Extension order is important to make sure all extensions see the correct traffic. Early decoder as the first extension, late encoder as the second-last.

Extension order is important to make sure all extensions see the correct traffic. Early decoder as the first extension, late encoder as the second-last.

Now that we know we need two extensions, how would the Python extensions look like? Here's the early decoder:

from burp import IBurpExtender
from burp import IHttpListener
from burp import IProxyListener
from burp import IBurpExtenderCallbacks

NAME="Pentagrid early decoder"

class BurpExtender(IBurpExtender, IHttpListener, IProxyListener):

    def registerExtenderCallbacks(self, callbacks):

        # keep a reference to our callbacks object
        self._callbacks = callbacks

        # obtain an extension helpers object
        self._helpers = callbacks.getHelpers()

        # set our extension name
        callbacks.setExtensionName(NAME)

        # register ourselves as an HTTP listener
        callbacks.registerHttpListener(self)
        callbacks.registerProxyListener(self)
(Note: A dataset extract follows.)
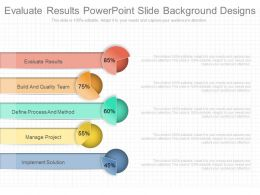 Evaluate Results Powerpoint Slide Background Designs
        print("Loaded "+NAME+" successfully!")

    #
    # implement IHttpListener
    #

    def processHttpMessage(self, toolFlag, messageIsRequest, messageInfo):
        if toolFlag == IBurpExtenderCallbacks.TOOL_PROXY and messageIsRequest:
            # Already processed in processProxyMessage
            return
        self.filter_message(toolFlag, messageIsRequest, messageInfo)

    #
    # implement IProxyListener
    #
    def processProxyMessage(self, messageIsRequest, message):
        # Responses are handled as early as possible in processHttpMessage
        if messageIsRequest:
            self.filter_message(IBurpExtenderCallbacks.TOOL_PROXY, messageIsRequest, message.getMessageInfo())


    def filter_message(self, toolFlag, messageIsRequest, messageInfo):
        # TODO: implement decoding
        pass

And here's the late encoder:

from burp import IBurpExtender
from burp import IHttpListener
from burp import IProxyListener
from burp import IBurpExtenderCallbacks

NAME="Pentagrid late encoder"

class BurpExtender(IBurpExtender, IHttpListener, IProxyListener):

    def registerExtenderCallbacks(self, callbacks):

        # keep a reference to our callbacks object
        self._callbacks = callbacks

        # obtain an extension helpers object
        self._helpers = callbacks.getHelpers()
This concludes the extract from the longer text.